The mitogen activated protein (MAP) kinases represent another attractive target for rheumatoid arthritis (RA) because they can regulate cell proliferation, apoptosis, cytokine expression, and metalloproteinase production. They represent a complex, interrelated signal transduction mechanism that integrates extracellular stresses and induces an appropriate cellular response. The three major MAP kinase families, c-Jun-N-terminal kinase (JNK), extracellular regulating kinase (ERK) and p38 kinase, differ in their substrate specificity and subsequent responses to stress depending on the cell type and the environmental influences. The MAP kinases regulate various genes via both transcriptional and post-transcriptional mechanisms. The upstream MAP kinase kinases (MAPKK) serve as regulators of MAP kinase activity by phosphorylating specific threonine and tyrosine residues. MAPKKs are, in turn, regulated, by MAPKK kinases (MAPKKK or MAP3K).

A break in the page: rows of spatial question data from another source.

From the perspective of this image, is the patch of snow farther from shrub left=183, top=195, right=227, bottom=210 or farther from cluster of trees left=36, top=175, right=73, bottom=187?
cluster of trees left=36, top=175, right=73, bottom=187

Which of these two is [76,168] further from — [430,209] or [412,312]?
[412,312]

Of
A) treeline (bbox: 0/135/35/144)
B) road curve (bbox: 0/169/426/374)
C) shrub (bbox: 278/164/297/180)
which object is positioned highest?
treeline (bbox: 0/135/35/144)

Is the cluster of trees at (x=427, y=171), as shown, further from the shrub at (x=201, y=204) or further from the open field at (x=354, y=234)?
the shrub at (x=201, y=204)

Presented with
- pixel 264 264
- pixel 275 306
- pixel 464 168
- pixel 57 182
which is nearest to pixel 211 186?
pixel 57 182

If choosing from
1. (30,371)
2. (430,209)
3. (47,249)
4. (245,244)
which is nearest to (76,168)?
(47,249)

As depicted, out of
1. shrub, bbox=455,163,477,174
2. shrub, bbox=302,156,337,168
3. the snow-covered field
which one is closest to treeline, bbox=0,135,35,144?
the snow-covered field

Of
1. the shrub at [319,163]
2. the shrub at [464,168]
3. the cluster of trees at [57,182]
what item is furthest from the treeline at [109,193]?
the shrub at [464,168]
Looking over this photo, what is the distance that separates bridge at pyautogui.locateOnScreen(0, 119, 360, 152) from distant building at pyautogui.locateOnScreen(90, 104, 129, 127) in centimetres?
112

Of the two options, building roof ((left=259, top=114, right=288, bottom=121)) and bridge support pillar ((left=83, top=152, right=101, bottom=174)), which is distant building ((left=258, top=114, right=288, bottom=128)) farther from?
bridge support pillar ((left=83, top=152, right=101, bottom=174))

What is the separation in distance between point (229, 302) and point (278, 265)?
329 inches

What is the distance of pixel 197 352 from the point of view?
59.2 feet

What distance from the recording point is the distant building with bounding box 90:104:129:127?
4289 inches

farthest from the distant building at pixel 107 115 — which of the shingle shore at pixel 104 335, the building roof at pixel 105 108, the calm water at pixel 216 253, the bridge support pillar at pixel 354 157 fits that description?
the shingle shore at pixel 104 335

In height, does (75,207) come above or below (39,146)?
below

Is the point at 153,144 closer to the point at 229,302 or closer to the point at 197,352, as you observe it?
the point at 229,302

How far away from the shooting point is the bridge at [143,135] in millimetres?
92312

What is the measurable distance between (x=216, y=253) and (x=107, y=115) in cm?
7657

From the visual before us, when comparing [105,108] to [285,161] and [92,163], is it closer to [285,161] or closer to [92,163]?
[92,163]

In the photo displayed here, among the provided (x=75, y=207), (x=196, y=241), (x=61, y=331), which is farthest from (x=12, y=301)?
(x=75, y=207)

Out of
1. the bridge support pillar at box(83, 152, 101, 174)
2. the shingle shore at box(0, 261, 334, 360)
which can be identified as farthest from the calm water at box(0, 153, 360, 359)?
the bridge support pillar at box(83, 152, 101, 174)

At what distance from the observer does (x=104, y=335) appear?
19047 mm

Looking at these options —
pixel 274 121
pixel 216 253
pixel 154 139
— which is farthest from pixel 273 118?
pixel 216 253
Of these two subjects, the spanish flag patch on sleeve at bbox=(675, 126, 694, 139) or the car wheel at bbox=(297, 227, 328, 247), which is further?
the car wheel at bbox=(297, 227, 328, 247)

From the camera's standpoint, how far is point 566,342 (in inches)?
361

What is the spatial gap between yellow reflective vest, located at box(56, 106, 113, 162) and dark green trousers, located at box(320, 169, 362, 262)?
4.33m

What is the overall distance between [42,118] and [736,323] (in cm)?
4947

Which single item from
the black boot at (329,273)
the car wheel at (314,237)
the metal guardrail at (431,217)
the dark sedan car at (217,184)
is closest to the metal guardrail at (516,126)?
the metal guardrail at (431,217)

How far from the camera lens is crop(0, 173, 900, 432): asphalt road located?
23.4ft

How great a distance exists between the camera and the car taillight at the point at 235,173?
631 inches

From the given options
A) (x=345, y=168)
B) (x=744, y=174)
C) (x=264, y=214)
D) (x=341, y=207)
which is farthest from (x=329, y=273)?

The p38 MAP kinase is of particular interest and several inhibitors have progressed into clinical trials. There are at least four isoforms of p38 (α, β, γ and δ), although the α form is probably the most important in macrophages for cytokine regulation. Many of the cytokine regulatory effects appear to be mediated through the downstream p38 substrate MAPKAP-2. Some evidence suggests that tumor necrosis factor production, in particular, is regulated by this kinase. Preclinical models demonstrate that p38 inhibitors are effective in a number of animal models of arthritis, including murine collagen-induced arthritis. Of note, p38 inhibitors also suppress joint destruction in these models, perhaps due to a combination of indirect effects on cytokine expression and a direct effect on metalloproteinase production.

In vitro studies previously identified the MAPKKs MKK3 and MKK6 as the primary regulators of p38 phosphorylation and activation. To investigate a potential role for MKK3 and MKK6 in RA, we evaluated their expression and regulation in RA synovium and cultured fibroblast-like synoviocytes (FLS). Immunohistochemistry demonstrated that MKK3 and MKK6 are expressed in RA and osteoarthritis (OA) synovium. Digital image analysis showed no significant differences between OA and RA with regard to expression or distribution. However, phosphorylated MKK3/MKK6 expression was significantly higher in RA synovium and was localized to the sublining mononuclear cells and the intimal lining. Western blot analysis of synovial tissue lysates confirm the increased expression of phosphorylated MKK3/MKK6 in RA. Western blot analysis demonstrated constitutive expression of MKK3 and MKK6 in RA and OA FLS. Phospho-MKK3 levels were low in medium-treated FLS, but were rapidly increased by IL-1 and tumor necrosis factor alpha, although phospho-MKK6 levels only modestly increased. p38 co-immunoprecipitated with MKK3 and MKK6 from cytokine-stimulated FLS, and the complex phosphorylated ATF2 in an in vitro kinase assay. Studies using dominant negative constructs in cultured synoviocytes suggest that both are required for full activation of p38. These data are the first documentation of MKK3 and MKK6 activation in human inflammatory disease. By forming a complex with p38 in synovial tissue and FLS, these kinases can potentially be targeted to regulate the production of proinflammatory cytokine production in inflamed synovium.